The findings of this study may inform several policy interventions to improve equity in surgical treatment. Of particular concern is not only that many patients attempt financial and social leveraging to access surgical treatment, but also that financial leveraging is not a very effective means to improve one’s access to surgical treatment in this setting. Reducing financial leveraging through policy is likely more straightforward than addressing leveraging with social capital. A possibly policy response to reduce financial leveraging would be to improve the communication and transparency of the charges that a patient will possibly incur during their hospital stay, and to provide this information as close to the time of admission as possible. Patient awareness of potential charges should prevent payments that do not advance care. Furthermore, policymakers could strengthen the penalties for health care workers that accept unofficial payments. Regulation can take the form of criminal sanctions, public disclosure, peer regulation, or improving patient rights and legal protection. Addressing the inequity in surgical treatment caused by social capital is more complex. Rather than aiming to decrease social leveraging, policy may even seek increase the social capital of the overall population, broadening the equity in social connections between providers and the community. While evaluating a policy response is beyond the scope of this study, policymakers should be aware of the differential effect that social and financial leveraging have on access to surgical treatment and appropriately apply distinct responses.

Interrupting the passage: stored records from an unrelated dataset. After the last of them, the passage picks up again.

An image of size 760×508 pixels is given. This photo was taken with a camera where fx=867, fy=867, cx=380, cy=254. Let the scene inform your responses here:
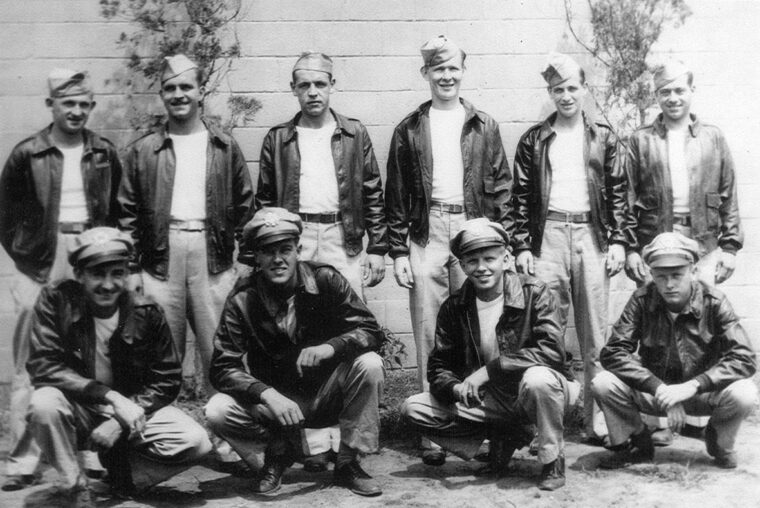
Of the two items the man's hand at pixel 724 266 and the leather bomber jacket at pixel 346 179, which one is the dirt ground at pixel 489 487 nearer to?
the man's hand at pixel 724 266

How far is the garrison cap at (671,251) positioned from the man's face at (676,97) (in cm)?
88

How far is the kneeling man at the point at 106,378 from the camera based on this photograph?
380 centimetres

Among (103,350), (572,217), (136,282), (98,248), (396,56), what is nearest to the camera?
(98,248)

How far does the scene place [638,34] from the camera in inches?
227

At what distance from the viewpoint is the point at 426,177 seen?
15.7ft

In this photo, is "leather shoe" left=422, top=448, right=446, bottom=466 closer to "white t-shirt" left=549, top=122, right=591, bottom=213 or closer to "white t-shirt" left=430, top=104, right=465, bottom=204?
"white t-shirt" left=430, top=104, right=465, bottom=204

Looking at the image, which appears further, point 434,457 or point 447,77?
point 447,77

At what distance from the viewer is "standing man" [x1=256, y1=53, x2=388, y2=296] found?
4.76m

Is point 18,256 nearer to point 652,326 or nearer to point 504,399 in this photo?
point 504,399

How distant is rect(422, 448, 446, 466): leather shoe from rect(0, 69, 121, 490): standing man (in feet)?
6.82

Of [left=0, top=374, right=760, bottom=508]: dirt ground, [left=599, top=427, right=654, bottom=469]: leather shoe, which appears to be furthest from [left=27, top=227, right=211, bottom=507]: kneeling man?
[left=599, top=427, right=654, bottom=469]: leather shoe

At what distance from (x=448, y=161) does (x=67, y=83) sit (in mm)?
2050

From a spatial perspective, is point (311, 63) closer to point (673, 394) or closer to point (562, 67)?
point (562, 67)

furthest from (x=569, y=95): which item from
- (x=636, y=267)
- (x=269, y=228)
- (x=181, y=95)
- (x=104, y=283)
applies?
(x=104, y=283)
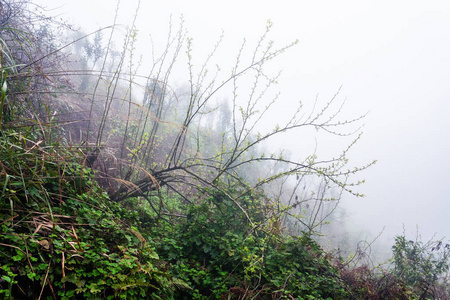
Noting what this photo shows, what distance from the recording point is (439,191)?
11381 cm

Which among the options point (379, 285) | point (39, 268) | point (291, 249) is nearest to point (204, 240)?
point (291, 249)

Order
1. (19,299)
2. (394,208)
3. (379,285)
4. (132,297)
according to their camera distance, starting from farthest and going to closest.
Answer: (394,208) → (379,285) → (132,297) → (19,299)

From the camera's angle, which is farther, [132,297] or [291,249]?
[291,249]

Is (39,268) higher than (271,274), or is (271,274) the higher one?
(39,268)

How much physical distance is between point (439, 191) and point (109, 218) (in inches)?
5972

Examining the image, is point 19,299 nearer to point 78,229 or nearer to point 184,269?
point 78,229

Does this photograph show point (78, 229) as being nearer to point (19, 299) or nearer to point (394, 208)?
point (19, 299)

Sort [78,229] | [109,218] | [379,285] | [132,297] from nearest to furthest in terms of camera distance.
→ [132,297] < [78,229] < [109,218] < [379,285]

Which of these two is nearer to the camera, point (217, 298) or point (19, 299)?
point (19, 299)

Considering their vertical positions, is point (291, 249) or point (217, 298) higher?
point (291, 249)

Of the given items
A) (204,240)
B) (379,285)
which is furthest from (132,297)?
(379,285)

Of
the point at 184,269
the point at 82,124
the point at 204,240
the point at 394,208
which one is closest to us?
the point at 184,269

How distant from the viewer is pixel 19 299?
1.26 metres

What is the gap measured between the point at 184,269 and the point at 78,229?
991 mm
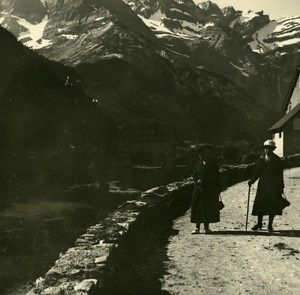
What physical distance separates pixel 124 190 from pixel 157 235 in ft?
81.2

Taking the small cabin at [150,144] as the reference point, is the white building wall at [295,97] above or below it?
above

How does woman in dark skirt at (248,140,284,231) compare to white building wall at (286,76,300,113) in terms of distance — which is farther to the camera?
white building wall at (286,76,300,113)

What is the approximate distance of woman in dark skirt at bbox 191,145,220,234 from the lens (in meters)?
10.6

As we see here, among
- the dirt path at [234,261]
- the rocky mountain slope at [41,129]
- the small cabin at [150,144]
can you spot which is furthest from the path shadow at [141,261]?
the small cabin at [150,144]

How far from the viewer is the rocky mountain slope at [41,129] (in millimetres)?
Result: 35031

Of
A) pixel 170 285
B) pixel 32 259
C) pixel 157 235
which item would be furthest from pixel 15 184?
pixel 170 285

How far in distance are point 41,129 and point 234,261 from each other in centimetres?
3567

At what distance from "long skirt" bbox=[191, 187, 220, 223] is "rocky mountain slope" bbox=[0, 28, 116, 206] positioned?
19.7m

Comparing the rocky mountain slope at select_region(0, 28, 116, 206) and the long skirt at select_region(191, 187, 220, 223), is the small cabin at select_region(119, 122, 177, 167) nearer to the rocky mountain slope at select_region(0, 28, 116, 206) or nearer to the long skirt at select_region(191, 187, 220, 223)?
the rocky mountain slope at select_region(0, 28, 116, 206)

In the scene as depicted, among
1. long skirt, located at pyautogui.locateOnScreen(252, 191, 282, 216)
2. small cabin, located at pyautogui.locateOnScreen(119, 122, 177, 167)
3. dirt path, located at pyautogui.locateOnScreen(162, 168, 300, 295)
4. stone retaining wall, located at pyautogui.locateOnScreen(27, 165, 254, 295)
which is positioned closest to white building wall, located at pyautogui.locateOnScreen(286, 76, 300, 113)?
small cabin, located at pyautogui.locateOnScreen(119, 122, 177, 167)

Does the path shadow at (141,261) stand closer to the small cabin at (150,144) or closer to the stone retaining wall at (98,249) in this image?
the stone retaining wall at (98,249)

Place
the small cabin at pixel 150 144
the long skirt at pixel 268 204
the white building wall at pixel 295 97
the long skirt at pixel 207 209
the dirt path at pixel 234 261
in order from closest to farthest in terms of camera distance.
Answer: the dirt path at pixel 234 261
the long skirt at pixel 268 204
the long skirt at pixel 207 209
the white building wall at pixel 295 97
the small cabin at pixel 150 144

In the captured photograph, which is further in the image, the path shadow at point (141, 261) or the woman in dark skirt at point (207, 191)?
the woman in dark skirt at point (207, 191)

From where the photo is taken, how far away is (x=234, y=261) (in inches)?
316
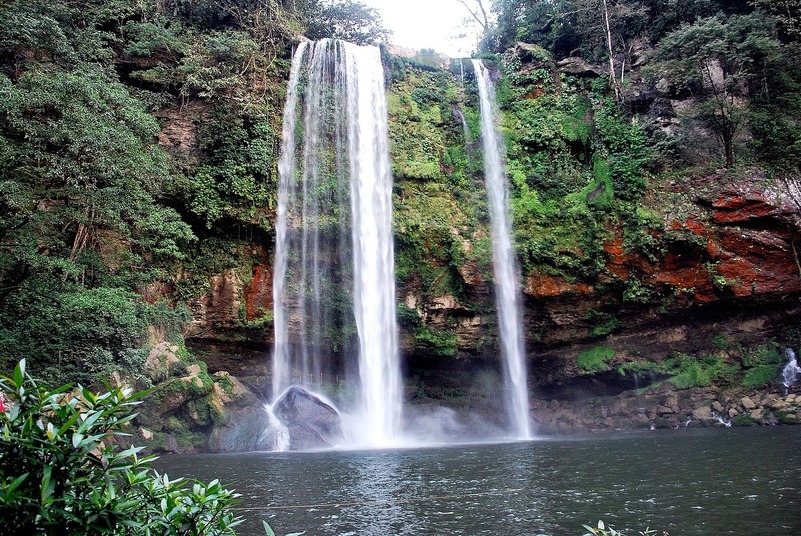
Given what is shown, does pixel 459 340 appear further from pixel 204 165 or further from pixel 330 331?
pixel 204 165

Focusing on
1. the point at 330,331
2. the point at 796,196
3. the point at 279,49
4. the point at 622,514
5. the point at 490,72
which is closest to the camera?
the point at 622,514

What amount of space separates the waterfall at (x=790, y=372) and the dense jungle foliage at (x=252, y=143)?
565cm

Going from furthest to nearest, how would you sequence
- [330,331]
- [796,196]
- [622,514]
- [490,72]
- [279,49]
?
[490,72] → [279,49] → [330,331] → [796,196] → [622,514]

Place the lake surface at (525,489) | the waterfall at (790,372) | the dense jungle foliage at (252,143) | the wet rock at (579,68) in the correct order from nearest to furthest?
the lake surface at (525,489), the dense jungle foliage at (252,143), the waterfall at (790,372), the wet rock at (579,68)

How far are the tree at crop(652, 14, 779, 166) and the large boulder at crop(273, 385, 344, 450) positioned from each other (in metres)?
16.4

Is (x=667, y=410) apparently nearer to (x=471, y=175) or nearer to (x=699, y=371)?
(x=699, y=371)

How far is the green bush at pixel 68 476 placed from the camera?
1769 mm

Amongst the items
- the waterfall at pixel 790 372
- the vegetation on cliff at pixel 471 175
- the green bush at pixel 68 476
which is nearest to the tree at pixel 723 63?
the vegetation on cliff at pixel 471 175

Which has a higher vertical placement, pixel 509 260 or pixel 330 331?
pixel 509 260

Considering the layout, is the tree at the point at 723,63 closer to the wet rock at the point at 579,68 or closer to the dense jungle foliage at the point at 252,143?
the dense jungle foliage at the point at 252,143

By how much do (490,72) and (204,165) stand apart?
1267cm

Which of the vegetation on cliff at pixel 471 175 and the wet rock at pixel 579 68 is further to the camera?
the wet rock at pixel 579 68

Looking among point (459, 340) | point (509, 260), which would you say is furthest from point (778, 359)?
point (459, 340)

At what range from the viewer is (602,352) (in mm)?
18875
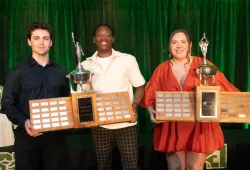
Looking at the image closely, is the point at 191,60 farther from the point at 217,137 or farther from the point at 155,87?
the point at 217,137

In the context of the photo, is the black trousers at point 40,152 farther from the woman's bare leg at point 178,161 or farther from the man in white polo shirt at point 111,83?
the woman's bare leg at point 178,161

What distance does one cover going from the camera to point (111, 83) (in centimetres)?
211

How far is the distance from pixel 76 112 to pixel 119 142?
1.95ft

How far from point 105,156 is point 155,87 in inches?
25.9

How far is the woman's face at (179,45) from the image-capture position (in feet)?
6.16

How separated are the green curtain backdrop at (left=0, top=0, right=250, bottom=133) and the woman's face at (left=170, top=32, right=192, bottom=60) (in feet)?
4.86

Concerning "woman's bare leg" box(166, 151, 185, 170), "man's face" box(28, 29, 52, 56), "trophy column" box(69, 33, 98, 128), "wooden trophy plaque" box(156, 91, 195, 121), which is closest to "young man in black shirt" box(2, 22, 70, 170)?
"man's face" box(28, 29, 52, 56)

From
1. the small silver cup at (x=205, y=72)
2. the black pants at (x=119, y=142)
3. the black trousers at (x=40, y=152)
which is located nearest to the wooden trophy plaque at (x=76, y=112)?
the black trousers at (x=40, y=152)

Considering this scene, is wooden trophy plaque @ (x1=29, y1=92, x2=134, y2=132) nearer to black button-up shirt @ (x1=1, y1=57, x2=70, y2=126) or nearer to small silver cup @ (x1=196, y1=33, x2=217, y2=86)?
black button-up shirt @ (x1=1, y1=57, x2=70, y2=126)

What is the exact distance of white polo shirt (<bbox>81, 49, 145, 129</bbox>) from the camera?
2104mm

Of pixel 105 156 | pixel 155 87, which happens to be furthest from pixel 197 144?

This study’s findings provide valuable insight into the determinants of access to definitive surgical treatment in a low-income country; however, the results of the study must be interpreted within the context of the study’s design. This is a single-centre study with a relatively small sample size and the determinants of access may not be generalizable to other hospitals or countries. The use of social capital and financial leveraging was self-reported and may under-represent the true prevalence of those tactics. However, the research teams did assure all patient’s that their responses would remain confidential, and previous studies reporting on financial leveraging in the Ugandan health care have provided evidence that underreporting of financial leveraging is not common [14]. Our study was strengthened by the depth of the interviews with study participants and was unique to previous research in this area with its empirical analysis of the differential effects of the included variables.

Access to surgical treatment in Uganda is constrained due to very limited resources. Given the high volume of trauma combined with resource scarcity, leveraging (social and financial) for access to treatment is a rational patient response. While our findings confirm that financial leveraging occurs, it appears to be less influential than what is perceived and is less effective than leveraging social capital.